┌─ Input data
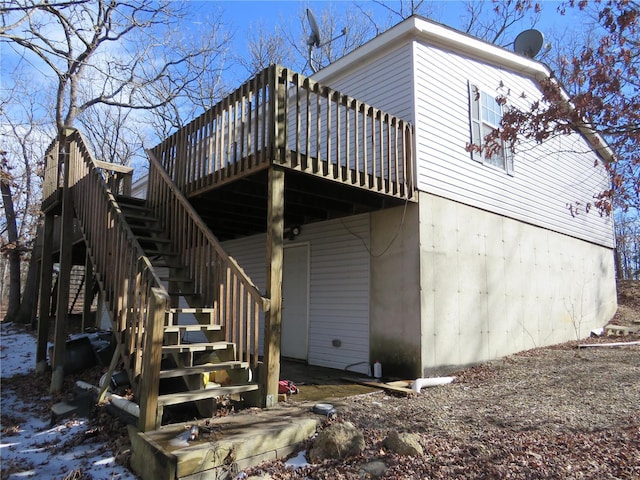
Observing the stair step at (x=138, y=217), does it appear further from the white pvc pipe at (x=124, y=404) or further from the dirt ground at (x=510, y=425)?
the dirt ground at (x=510, y=425)

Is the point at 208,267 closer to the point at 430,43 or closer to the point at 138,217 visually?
the point at 138,217

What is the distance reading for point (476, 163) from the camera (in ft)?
27.1

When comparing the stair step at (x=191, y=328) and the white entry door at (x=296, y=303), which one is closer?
the stair step at (x=191, y=328)

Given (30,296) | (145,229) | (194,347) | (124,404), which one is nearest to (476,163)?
(145,229)

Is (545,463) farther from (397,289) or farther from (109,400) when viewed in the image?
(109,400)

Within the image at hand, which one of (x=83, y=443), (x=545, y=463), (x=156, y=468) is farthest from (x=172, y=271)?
(x=545, y=463)

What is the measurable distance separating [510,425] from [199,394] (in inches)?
118

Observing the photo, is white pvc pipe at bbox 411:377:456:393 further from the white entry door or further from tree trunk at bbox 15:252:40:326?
tree trunk at bbox 15:252:40:326

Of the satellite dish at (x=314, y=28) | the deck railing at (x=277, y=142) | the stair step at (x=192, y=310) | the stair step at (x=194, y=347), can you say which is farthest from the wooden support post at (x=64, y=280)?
the satellite dish at (x=314, y=28)

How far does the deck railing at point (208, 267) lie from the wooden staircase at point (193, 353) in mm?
99

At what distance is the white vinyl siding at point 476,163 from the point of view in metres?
7.33

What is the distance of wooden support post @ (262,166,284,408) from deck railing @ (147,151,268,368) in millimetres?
146

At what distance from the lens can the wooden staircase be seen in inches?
162

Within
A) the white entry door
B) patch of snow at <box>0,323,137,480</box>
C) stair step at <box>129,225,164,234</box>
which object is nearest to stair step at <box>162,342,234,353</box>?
patch of snow at <box>0,323,137,480</box>
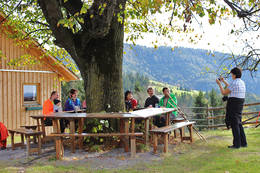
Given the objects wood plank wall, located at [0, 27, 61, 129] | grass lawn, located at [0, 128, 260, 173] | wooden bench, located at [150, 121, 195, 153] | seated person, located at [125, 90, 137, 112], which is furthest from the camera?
wood plank wall, located at [0, 27, 61, 129]

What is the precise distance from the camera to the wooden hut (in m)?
13.9

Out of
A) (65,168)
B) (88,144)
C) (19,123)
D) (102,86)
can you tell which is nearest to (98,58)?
(102,86)

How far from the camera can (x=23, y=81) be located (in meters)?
14.8

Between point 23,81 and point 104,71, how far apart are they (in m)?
8.67

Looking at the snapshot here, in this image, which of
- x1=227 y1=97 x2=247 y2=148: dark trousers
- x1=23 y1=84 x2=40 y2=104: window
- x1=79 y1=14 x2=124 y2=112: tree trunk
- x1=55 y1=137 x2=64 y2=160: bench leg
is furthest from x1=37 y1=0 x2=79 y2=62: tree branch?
x1=23 y1=84 x2=40 y2=104: window

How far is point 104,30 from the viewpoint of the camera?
6.95 m

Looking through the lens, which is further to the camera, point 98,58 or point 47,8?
point 98,58

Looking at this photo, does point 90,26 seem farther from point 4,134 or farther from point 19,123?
point 19,123

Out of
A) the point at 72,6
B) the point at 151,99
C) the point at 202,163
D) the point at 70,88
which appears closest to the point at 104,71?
the point at 72,6

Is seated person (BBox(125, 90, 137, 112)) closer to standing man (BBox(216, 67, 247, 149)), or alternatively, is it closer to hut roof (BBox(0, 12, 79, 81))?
standing man (BBox(216, 67, 247, 149))

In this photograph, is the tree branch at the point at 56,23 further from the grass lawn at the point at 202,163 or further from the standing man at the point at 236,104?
the standing man at the point at 236,104

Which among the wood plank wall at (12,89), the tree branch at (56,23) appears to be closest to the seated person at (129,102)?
the tree branch at (56,23)

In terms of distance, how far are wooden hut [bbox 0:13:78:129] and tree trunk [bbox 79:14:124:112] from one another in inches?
257

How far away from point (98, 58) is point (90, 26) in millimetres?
851
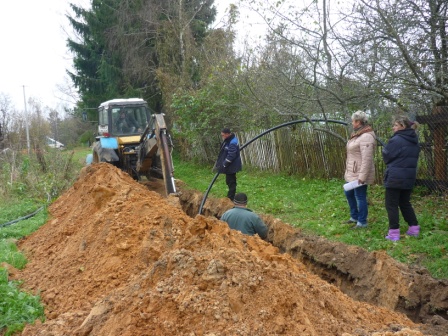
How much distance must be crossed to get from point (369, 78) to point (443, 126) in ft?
6.53

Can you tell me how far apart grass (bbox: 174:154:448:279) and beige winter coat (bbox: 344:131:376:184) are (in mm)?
812

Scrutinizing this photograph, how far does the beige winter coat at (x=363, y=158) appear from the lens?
7.30m

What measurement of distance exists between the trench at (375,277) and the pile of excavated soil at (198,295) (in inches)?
33.0

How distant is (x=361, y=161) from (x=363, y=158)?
0.41ft

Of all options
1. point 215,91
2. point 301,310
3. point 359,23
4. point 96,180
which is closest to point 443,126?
point 359,23

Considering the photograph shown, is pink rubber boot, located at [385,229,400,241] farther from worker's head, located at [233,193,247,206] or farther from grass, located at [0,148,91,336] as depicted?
grass, located at [0,148,91,336]

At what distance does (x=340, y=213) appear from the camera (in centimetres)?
865

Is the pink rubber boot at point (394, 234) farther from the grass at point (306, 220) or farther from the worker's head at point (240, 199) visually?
the worker's head at point (240, 199)

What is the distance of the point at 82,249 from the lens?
641 cm

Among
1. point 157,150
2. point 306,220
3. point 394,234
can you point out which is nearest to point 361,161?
point 394,234

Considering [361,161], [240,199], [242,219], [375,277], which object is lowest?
[375,277]

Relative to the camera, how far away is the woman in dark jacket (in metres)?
6.58

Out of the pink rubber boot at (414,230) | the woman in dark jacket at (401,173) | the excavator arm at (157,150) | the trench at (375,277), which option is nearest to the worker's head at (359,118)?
the woman in dark jacket at (401,173)

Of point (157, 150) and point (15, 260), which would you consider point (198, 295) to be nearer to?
point (15, 260)
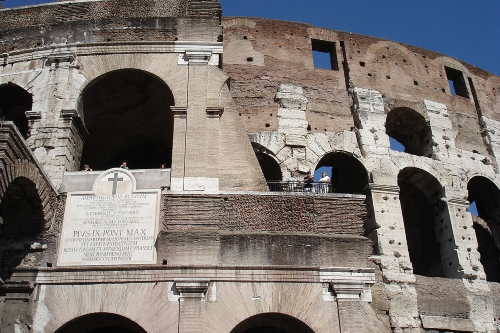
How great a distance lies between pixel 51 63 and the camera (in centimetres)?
1079

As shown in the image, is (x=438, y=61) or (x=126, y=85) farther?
(x=438, y=61)

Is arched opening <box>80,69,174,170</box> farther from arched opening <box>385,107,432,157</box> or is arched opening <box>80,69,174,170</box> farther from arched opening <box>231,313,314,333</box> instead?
arched opening <box>385,107,432,157</box>

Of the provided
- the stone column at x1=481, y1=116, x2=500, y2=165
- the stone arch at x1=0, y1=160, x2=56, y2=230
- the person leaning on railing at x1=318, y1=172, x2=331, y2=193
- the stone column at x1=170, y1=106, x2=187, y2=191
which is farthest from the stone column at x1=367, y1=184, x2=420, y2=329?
the stone arch at x1=0, y1=160, x2=56, y2=230

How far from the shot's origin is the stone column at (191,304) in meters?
8.09

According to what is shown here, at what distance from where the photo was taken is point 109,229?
29.7 feet

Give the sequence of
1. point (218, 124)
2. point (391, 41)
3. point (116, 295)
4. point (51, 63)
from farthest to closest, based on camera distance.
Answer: point (391, 41)
point (51, 63)
point (218, 124)
point (116, 295)

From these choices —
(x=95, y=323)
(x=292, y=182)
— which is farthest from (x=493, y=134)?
(x=95, y=323)

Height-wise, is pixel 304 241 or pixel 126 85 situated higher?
pixel 126 85

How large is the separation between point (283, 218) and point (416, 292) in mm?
4634

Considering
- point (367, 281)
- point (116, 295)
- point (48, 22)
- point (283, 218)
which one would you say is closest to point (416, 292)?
point (367, 281)

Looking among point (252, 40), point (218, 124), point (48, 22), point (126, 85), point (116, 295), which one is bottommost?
point (116, 295)

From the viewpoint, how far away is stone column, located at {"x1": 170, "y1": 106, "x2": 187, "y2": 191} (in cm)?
941

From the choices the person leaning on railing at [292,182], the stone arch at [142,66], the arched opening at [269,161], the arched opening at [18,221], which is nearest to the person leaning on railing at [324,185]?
the person leaning on railing at [292,182]

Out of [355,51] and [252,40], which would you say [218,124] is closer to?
[252,40]
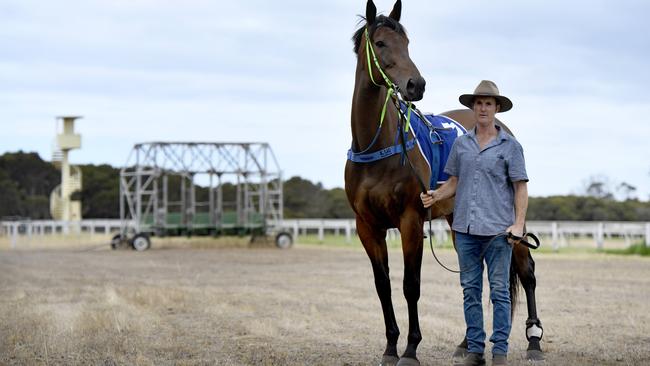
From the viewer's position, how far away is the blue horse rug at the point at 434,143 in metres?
6.86

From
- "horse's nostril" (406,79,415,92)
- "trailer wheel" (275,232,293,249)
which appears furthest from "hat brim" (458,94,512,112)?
"trailer wheel" (275,232,293,249)

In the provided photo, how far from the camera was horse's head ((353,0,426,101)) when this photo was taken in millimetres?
6014

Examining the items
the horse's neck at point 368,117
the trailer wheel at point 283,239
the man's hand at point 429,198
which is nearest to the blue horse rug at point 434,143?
the horse's neck at point 368,117

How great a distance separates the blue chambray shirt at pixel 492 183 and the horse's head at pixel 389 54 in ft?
1.84

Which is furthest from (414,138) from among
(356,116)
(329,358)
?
(329,358)

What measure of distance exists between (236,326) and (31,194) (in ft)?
188

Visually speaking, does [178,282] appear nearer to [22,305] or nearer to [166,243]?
[22,305]

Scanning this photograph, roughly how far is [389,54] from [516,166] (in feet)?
4.06

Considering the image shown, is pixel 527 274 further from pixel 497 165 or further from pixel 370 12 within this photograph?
pixel 370 12

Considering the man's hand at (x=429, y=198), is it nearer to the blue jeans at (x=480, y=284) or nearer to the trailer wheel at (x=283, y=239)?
the blue jeans at (x=480, y=284)

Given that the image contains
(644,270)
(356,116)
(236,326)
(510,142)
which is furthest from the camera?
(644,270)

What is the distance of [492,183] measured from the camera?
18.9 ft

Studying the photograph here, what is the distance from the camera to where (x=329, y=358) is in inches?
271

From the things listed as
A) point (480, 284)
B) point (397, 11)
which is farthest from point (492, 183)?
point (397, 11)
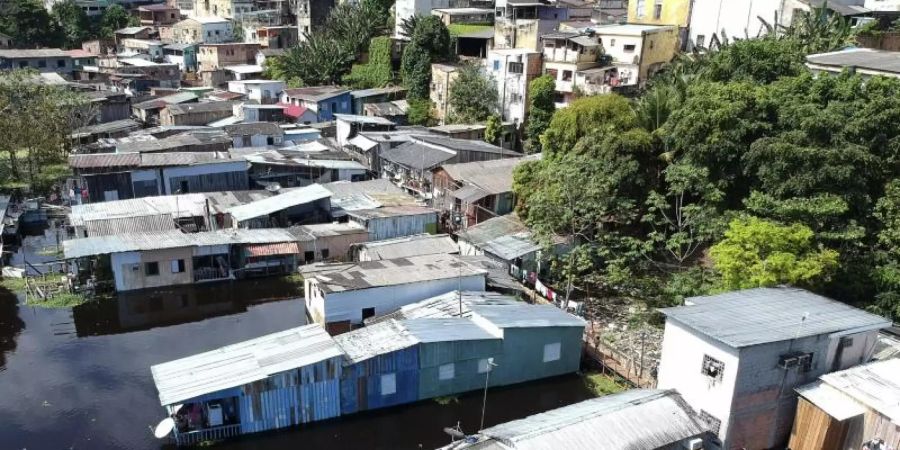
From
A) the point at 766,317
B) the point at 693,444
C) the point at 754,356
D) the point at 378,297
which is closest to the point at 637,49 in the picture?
the point at 378,297

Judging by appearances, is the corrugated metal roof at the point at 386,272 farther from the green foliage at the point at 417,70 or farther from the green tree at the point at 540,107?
the green foliage at the point at 417,70

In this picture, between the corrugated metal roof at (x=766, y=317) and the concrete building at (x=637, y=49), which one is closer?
the corrugated metal roof at (x=766, y=317)

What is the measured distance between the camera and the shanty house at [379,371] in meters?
21.1

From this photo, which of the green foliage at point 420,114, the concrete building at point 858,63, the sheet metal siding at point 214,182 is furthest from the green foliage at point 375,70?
the concrete building at point 858,63

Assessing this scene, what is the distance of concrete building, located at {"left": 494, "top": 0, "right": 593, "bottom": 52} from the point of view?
181 ft

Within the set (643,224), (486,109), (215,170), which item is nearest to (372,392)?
(643,224)

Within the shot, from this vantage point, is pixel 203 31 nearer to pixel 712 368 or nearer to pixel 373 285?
pixel 373 285

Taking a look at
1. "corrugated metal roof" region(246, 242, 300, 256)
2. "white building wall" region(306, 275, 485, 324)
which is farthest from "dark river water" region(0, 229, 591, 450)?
"white building wall" region(306, 275, 485, 324)

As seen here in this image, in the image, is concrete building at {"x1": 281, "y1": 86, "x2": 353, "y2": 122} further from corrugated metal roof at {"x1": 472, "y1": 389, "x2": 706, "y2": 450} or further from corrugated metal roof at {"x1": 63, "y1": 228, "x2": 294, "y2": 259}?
corrugated metal roof at {"x1": 472, "y1": 389, "x2": 706, "y2": 450}

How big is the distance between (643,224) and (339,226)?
52.5 feet

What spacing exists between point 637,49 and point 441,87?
57.4 feet

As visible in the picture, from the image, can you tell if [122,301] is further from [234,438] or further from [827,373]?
[827,373]

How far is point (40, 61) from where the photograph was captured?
240ft

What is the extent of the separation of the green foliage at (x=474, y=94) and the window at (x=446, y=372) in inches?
1324
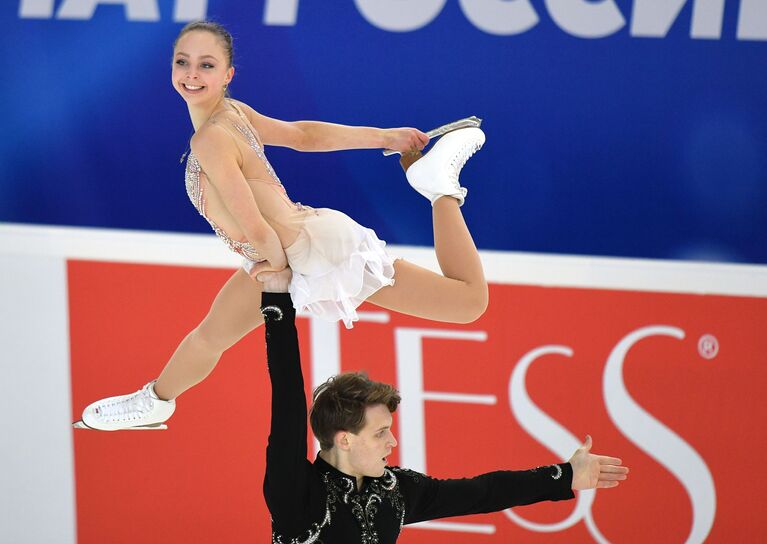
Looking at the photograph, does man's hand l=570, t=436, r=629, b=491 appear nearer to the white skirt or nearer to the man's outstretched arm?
the man's outstretched arm

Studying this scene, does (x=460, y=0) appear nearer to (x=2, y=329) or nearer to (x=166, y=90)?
(x=166, y=90)

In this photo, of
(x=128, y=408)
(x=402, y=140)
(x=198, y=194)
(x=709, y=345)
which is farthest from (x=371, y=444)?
(x=709, y=345)

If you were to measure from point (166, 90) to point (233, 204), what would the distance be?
1.93 m

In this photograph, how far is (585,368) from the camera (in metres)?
4.64

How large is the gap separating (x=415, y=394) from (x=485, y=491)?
5.69 feet

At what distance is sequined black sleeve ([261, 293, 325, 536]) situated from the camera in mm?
2863

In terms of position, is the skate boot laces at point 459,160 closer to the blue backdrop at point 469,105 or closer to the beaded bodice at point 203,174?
the beaded bodice at point 203,174

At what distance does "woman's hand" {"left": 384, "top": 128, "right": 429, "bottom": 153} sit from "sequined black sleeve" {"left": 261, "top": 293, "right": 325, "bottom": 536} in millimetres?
833

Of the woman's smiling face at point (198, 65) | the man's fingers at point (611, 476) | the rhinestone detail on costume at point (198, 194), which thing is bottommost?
the man's fingers at point (611, 476)

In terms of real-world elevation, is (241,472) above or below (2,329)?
below

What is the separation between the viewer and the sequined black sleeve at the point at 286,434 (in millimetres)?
2863

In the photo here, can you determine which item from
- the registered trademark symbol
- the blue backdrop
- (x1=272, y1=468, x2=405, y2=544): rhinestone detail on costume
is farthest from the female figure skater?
the registered trademark symbol

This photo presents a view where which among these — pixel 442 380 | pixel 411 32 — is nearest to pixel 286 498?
pixel 442 380

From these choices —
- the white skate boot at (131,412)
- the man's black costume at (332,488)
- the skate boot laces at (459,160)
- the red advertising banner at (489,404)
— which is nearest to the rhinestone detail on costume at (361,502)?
the man's black costume at (332,488)
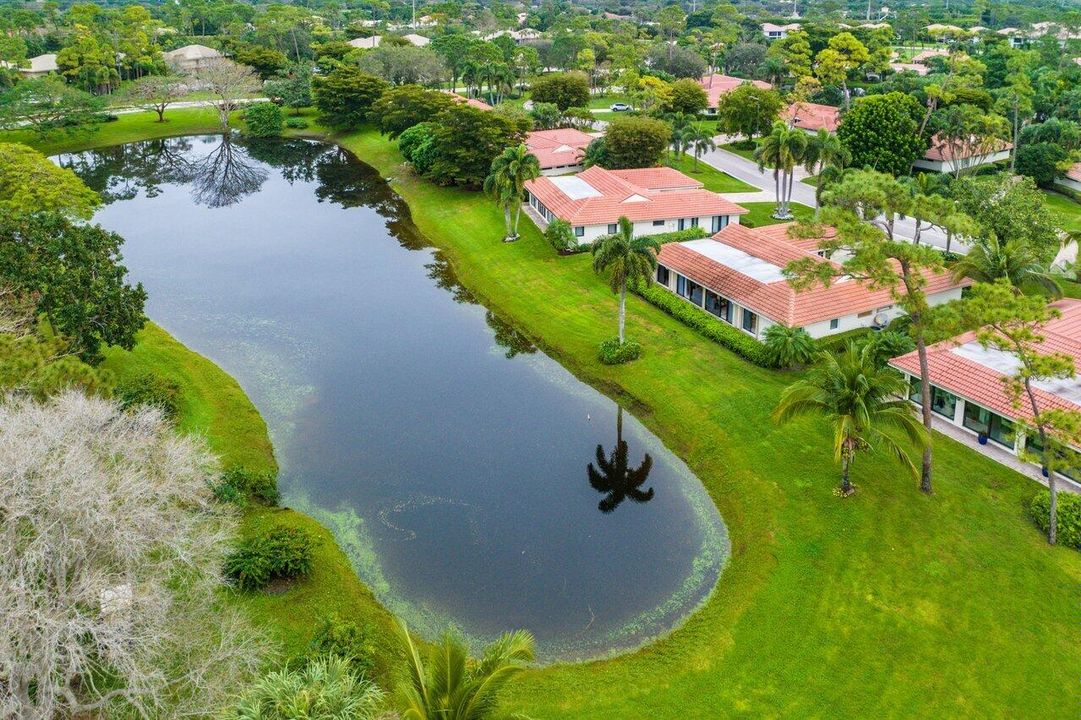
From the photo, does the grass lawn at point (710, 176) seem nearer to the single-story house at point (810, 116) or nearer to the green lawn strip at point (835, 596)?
the single-story house at point (810, 116)

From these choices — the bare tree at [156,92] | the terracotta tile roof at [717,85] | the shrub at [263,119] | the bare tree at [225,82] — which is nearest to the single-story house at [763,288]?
the terracotta tile roof at [717,85]

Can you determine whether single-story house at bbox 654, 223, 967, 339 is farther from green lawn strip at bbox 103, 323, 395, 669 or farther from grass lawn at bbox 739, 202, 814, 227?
green lawn strip at bbox 103, 323, 395, 669

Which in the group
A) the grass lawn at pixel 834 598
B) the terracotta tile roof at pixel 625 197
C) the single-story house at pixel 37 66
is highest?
the single-story house at pixel 37 66

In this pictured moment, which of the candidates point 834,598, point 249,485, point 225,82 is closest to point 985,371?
point 834,598

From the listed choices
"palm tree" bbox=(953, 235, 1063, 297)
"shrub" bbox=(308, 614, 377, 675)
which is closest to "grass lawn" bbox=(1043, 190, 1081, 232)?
"palm tree" bbox=(953, 235, 1063, 297)

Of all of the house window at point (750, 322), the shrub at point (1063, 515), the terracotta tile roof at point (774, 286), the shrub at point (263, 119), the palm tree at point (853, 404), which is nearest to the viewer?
the shrub at point (1063, 515)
└─
**Stated exercise:**
Skip the pictures and retype exactly the lines from the one that contains "In the photo" to the last line of the records.

**The result:**
In the photo here, can you determine which item from
- the registered trademark symbol
- the blue backdrop
- (x1=272, y1=468, x2=405, y2=544): rhinestone detail on costume
is farthest from the female figure skater?
the registered trademark symbol

This photo presents a view where which among these — pixel 442 380 | pixel 411 32 — is nearest to pixel 286 498?
pixel 442 380

From these choices —
- the white skate boot at (131,412)
- the man's black costume at (332,488)
- the skate boot laces at (459,160)
- the red advertising banner at (489,404)
— which is nearest to the rhinestone detail on costume at (361,502)?
the man's black costume at (332,488)
From the photo, does the grass lawn at point (710, 176) seem nearer to the single-story house at point (810, 116) or nearer to the green lawn strip at point (835, 596)?
the single-story house at point (810, 116)

From these choices — the bare tree at [156,92] | the terracotta tile roof at [717,85] | the shrub at [263,119] | the bare tree at [225,82] — which is nearest to the single-story house at [763,288]?
the terracotta tile roof at [717,85]

Can you determine whether single-story house at bbox 654, 223, 967, 339 is farther from green lawn strip at bbox 103, 323, 395, 669 or farther from grass lawn at bbox 739, 202, 814, 227?
green lawn strip at bbox 103, 323, 395, 669

Which in the group
A) the grass lawn at pixel 834 598
B) the terracotta tile roof at pixel 625 197
C) the single-story house at pixel 37 66
is highest?
the single-story house at pixel 37 66

In this pictured moment, which of the candidates point 834,598, point 249,485, point 225,82 is closest to point 985,371?
point 834,598

From the listed choices
"palm tree" bbox=(953, 235, 1063, 297)
"shrub" bbox=(308, 614, 377, 675)
which is closest to "grass lawn" bbox=(1043, 190, 1081, 232)?
"palm tree" bbox=(953, 235, 1063, 297)

Of all of the house window at point (750, 322), the shrub at point (1063, 515), the terracotta tile roof at point (774, 286), the shrub at point (263, 119), the palm tree at point (853, 404), which is nearest to the viewer?
the shrub at point (1063, 515)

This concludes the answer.